И они приступили к обычным у крестьян жалобам. Очень трудно жить. День детской гнешь горб над землей, а что это дает? Дай Бог два, два с половиной процента. Если бы не выкармливали скот, с чего бы жить стали? Теперь хлеб, надо прямо сказать, за ничто идет, из-за привозного. Кончится тем, что начнем тополя сажать. Это дает по крайней мере франк в год с фута.

-- Да, -- закончил старик, -- это не как у вас в Париже, где не успеет человек, извините за выражение, повернуться -- глядь -- заработал уже пару экю.

Он остановился и потянулся к свечке, на которой образовался нагар. "С чего это она потекла так?" И, захлопнув свой нож над пламенем, он отделил обуглившийся конец фитиля.

-- Ну, что же это ты? -- продолжал он. -- Что же ты не ешь?

-- Как же, как же, я ем, -- протестовал Жак. -- Нет, спасибо, тетя... я больше не хочу.

Тем не менее, старуха положила ему на тарелку кусок кролика.

-- Ты съешь его, нечего тут. Надеюсь, ты сюда не поститься приехал.

Помолчав секунду, она вздохнула:

-- Вот так-так.

И быстро встала и вышла.

-- Она пошла к Лизарде, -- сказал старик, отвечая на немой вопрос Жака и Луизы. -- Если это случится сегодня ночью, не знаю что и делать. Пастух далеко сейчас. Она успеет околеть, несчастная, пока он соберется двинуться. Ах, Господи, Господи!

И он наклонил голову, стуча ручкою своего ножа по столу.

-- Что же ты, малый, не пьешь? Мое вино тебе не по вкусу?

Жак чувствовал, что голова у него пошла кругом в этой маленькой комнате, которую лоза, пылавшая в камине, наполняла кипящими испарениями.

-- Я задыхаюсь, -- сказал он.

Он встал, приоткрыл дверь и глотнул свежего воздуха. Пахло резким ароматом влажной листвы, с которым смешивался теплый запах навоза.

-- Как хорошо, -- сказал Жак. И он остался на пороге, вглядываясь в эту темную деревенскою ночь. Ни зги не было видно. Тонкие змеящиеся нити дождя пробегали перед его зрачками, расширившимися во тьме. Но это расстройство зрения продолжалось недолго, потому что мгла вдали начала проясняться. Светлая точка пробуравила тьму, вытянулась в острие и резнула рубцом света тетку Норину, сделавшуюся вдруг огромной. Норина сложилась вдвое, как на шарнире. Ноги ее легли горизонтально на землю, а бюст и голова вытянулись и достигли верхушек деревьев.

Норина возвращалась, предшествуемая своею тенью, которую фонарь приводил в движение.

-- Ну, что, тетя, как Лизарда?

-- Я думаю, что сегодня ничего не будет. Вернее всего она отелится завтра около полудня.

Они вошли и опять сели за стол.

-- Племянник, попробуй, чтобы узнать вкус, -- сказал старик, предлагая Жаку ужасный местный сыр, увядший сыр, как его называют крестьяне, род жесткого бри, цвета старого зуба, пахнущего гнилью и отхожим местом.

Жак отказался.

-- Луиза стоя спит, -- сказал он. -- Мы пойдем к себе.

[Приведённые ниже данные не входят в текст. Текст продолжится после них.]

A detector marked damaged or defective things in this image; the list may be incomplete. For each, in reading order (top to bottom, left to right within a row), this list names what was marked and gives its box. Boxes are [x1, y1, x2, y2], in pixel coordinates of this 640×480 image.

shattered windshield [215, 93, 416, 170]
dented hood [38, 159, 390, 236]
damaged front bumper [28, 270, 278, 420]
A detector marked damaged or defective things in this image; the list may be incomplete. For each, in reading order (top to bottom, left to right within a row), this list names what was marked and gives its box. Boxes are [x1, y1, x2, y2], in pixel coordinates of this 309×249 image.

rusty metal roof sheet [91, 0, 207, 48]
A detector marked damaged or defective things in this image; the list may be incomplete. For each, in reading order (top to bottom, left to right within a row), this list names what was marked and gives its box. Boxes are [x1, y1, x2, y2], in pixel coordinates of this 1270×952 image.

-- И то тебя что-то не слышно, дочка. А все-таки успеете со спаньем, -- сказал старик. -- По чашечке мяты можно еще выпить.

-- Зад у него, что ли, застыл, у этого котла, -- бурчала Норина, разгребая огонь в очаге.

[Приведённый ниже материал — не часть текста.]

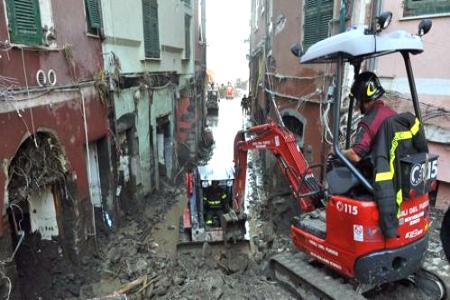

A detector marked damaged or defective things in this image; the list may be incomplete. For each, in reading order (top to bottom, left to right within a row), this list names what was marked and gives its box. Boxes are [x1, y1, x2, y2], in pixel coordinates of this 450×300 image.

broken shop front [0, 87, 110, 298]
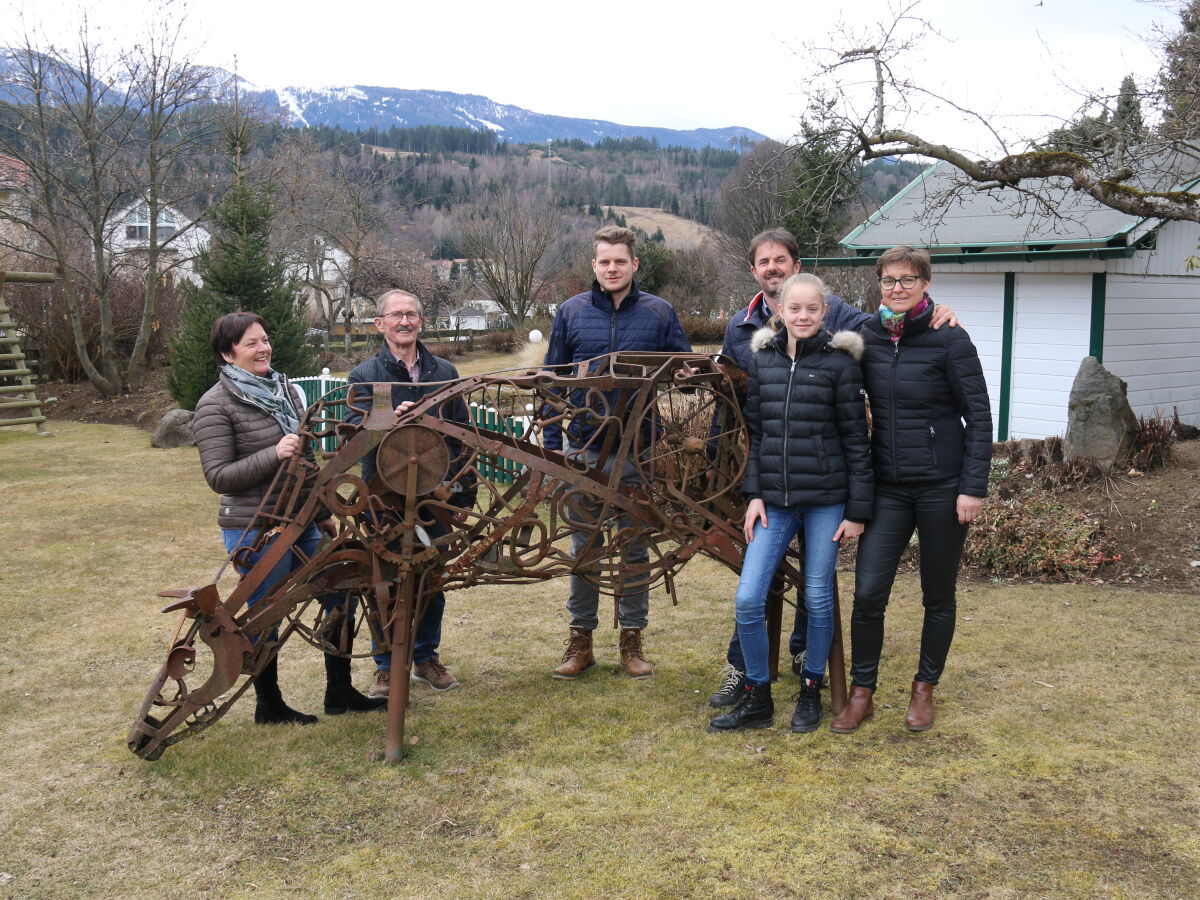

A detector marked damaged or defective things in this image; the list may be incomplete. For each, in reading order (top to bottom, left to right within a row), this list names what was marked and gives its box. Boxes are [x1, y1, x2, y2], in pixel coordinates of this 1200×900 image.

rusty metal horse sculpture [126, 356, 828, 764]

Старик достал из шкафа пучок сухих трав.

-- Нет ничего лучше для желудка, -- объявил он, отбирая листья получше.

Но парижане скорчили гримасу, отведав этого напитка, который показался им эликсиром для полосканья зубов.

Они предпочли выпить коньяку, который тетка принесла в аптекарской бутыли. И по их настояниям папаша Антуан вновь надел свои деревянные башмаки, зажег фонарь и проводил их до замка.